Autrement dit, les deux mégastars de la pop culture américaine, on ne plus opposées l’une de l’autre, se sont déclarées la guerre sur les médias sociaux impliquant avec eux des millions de « followers » mais aussi des artistes, acteurs et tous ceux qui avaient un smartphone ou un ordinateur à portée de main ce lundi 18 juillet.

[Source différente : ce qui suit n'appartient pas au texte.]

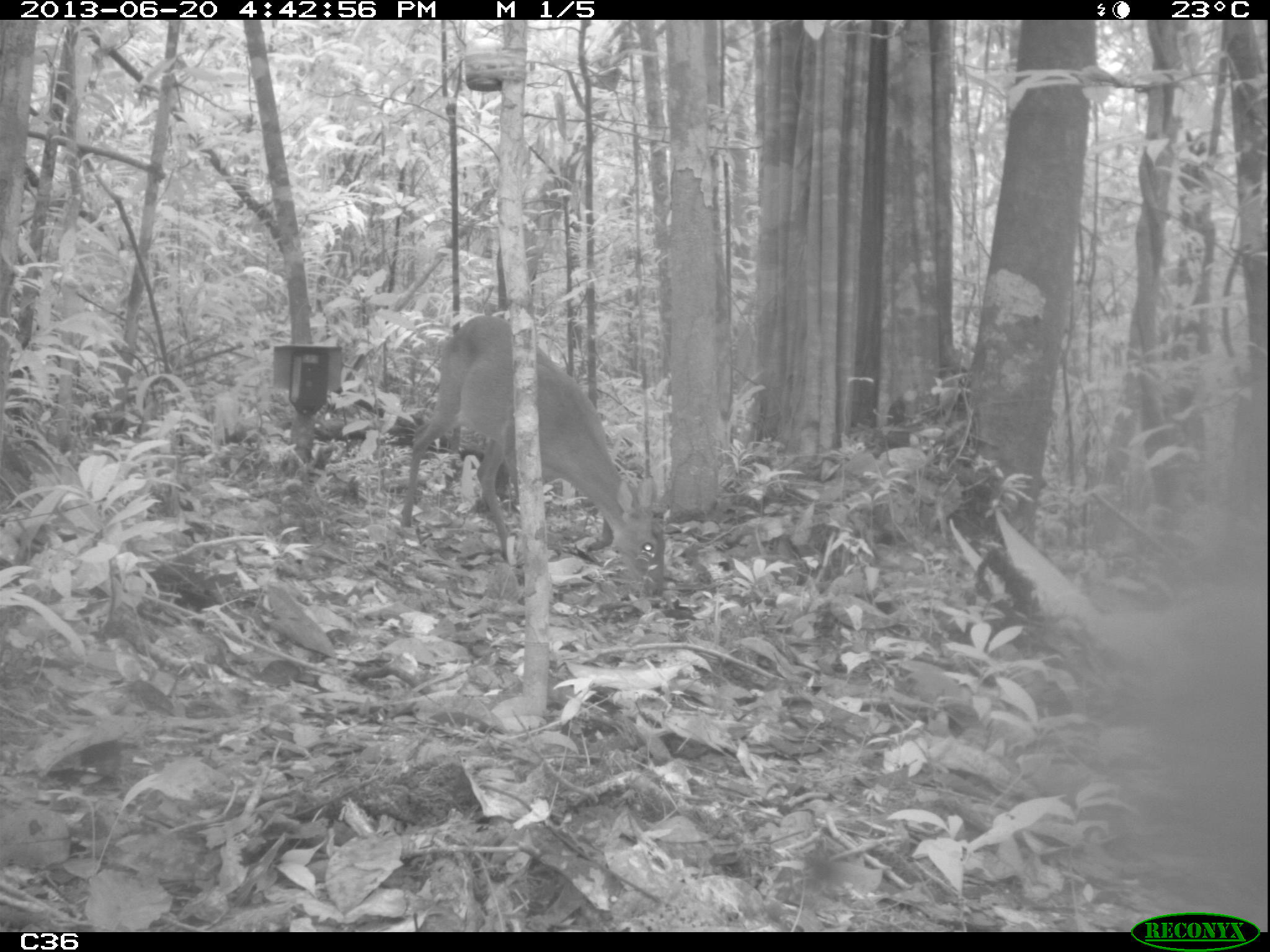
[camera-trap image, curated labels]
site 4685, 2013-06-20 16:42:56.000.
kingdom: Animalia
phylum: Chordata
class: Mammalia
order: Artiodactyla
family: Cervidae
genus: Mazama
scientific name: Mazama gouazoubira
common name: gray brocket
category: mazama gouazaoubira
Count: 1.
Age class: adult.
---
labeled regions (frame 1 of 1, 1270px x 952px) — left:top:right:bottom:
mazama gouazaoubira: 399:315:659:585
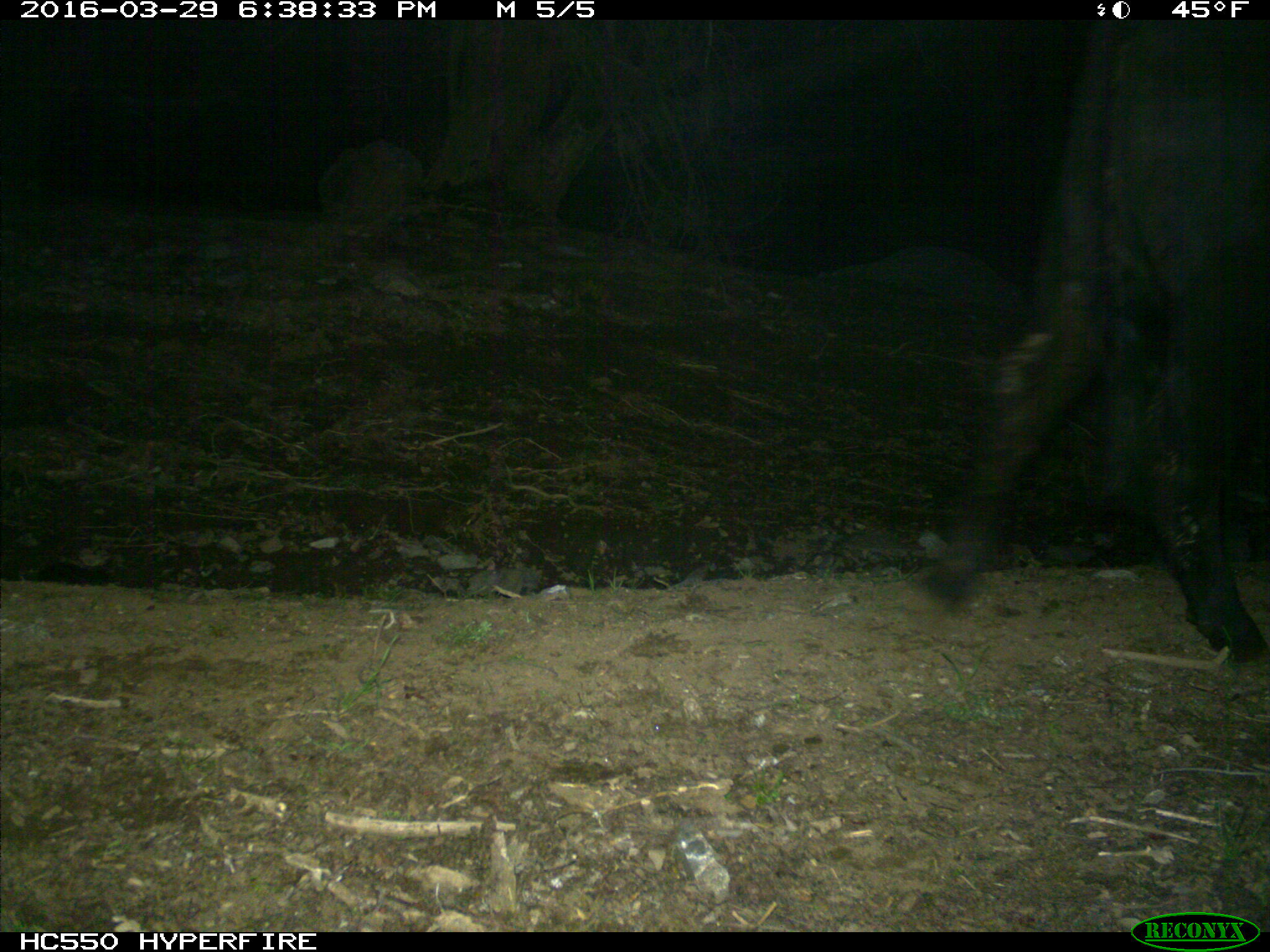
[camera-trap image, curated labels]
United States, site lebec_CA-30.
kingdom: Animalia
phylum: Chordata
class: Mammalia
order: Artiodactyla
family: Bovidae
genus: Bos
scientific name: Bos taurus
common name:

Après sa fameuse couverture fesses à l’air de Paper magazine en 2015, Kim Kardashian a encore réussi à « casser internet » mais cette fois-ci pour remettre les pendules à l’heure avec la fille prodigue de l’Amérique blanche – et idole des groupuscules néo-nazis.

Aucun internaute n’a pu échapper à la couverture médiatique invraisembable qu’a reçu cette dispute entre deux divas et qui au final profitera au business des deux femmes multimillionnaires, âgées respectivement de 26 ans pour Taylor et 35 ans pour Kim Kardashian.

Tous les médias en ligne, et parmi les plus sérieux, ont relayé ce duel « Snapchat-Instagram » en tentant d’y apporter toute sortes d’explication et d’analyses espérant sans doute attirer sur leur site, un public plus jeune.
Pour preuves, les articles du Time, CNN, BuzzFeed, The New York Times, the Daily Beast, The GuardianThe Atlantic, The Washington Post.

 

 

Petit rappel des faits:

Dimanche soir, Kim Kardashian a diffusé sur son compte Snapshat la video d’une discussion téléphonique entre son mari, le chanteur Kanye West, et Taylor Swift à propos d’une chanson à paraître sur son prochain album La Vie de Pablo.

On peut y entendre Taylor Swift donner son accord, à contre coeur, sur l’utilisation de son nom dans une des chansons de West.
Sauf qu’en février dernier, à la sortie de ladite chanson intitulée « Famous » – qui mentionne donc la chanteuse dans des termes peu flatteurs (je [Kanye] pourrais coucher avec Swift, parce que de toute façon c’est moi qui l’ai rendu célèbre cette pute), Taylor avait critiqué les paroles sexistes de West.

Dans une interview publiée ce mois-ci dans le magazine GQ, Kim Kardashian est revenu sur cette polémique en affirmant avoir les preuves que Taylor était au courant des paroles de la chanson – preuves qu’elle a diffusé sur son compte Snapchat, après la diffusion du dernier épisode de Keeping up with the Kardashians (par ailleurs en perte d’audience) le soir du 17 Juillet.
L’effet a été immédiat sur internet et les réseaux sociaux.

Kim Kardashian en couverture de GQ du mois d'Août 2016
Kim Kardashian en couverture de GQ du mois d’Août 2016

Pour comprendre les enjeux de cette dispute, rappelons que Kardashian et Swift sont deux mastodontes des médias sociaux,
La femme de Kanye West dispose de 77 millions d’abonnés sur Instagram (contre 86 millions pour Swift) et 46 millions sur Twitter (Contre 79 millions pour Swift).
Swift possède donc un sérieux avantage et il y a peu de doutes que Kardashian ait utilisé cette revanche personelle pour servir son omniprésence sur les smartphones.

En couverture du magazine Forbes ce mois-ci, Kardashian est décrite comme la « Mobile Mogul » puisqu’elle aurait engrangé 45 millions de dollars grâce à son application éponyme et payante lancée en 2014.

Taylor Swift a perdu le temps d’un snapchat le contrôle de son image mais elle reste aujourd’hui la chanteuse la plus rentable des Etats-Unis avec 73,5 millions de dollars engrangés en 2015.
Aucun doute que les deux continueront à passer un bon été.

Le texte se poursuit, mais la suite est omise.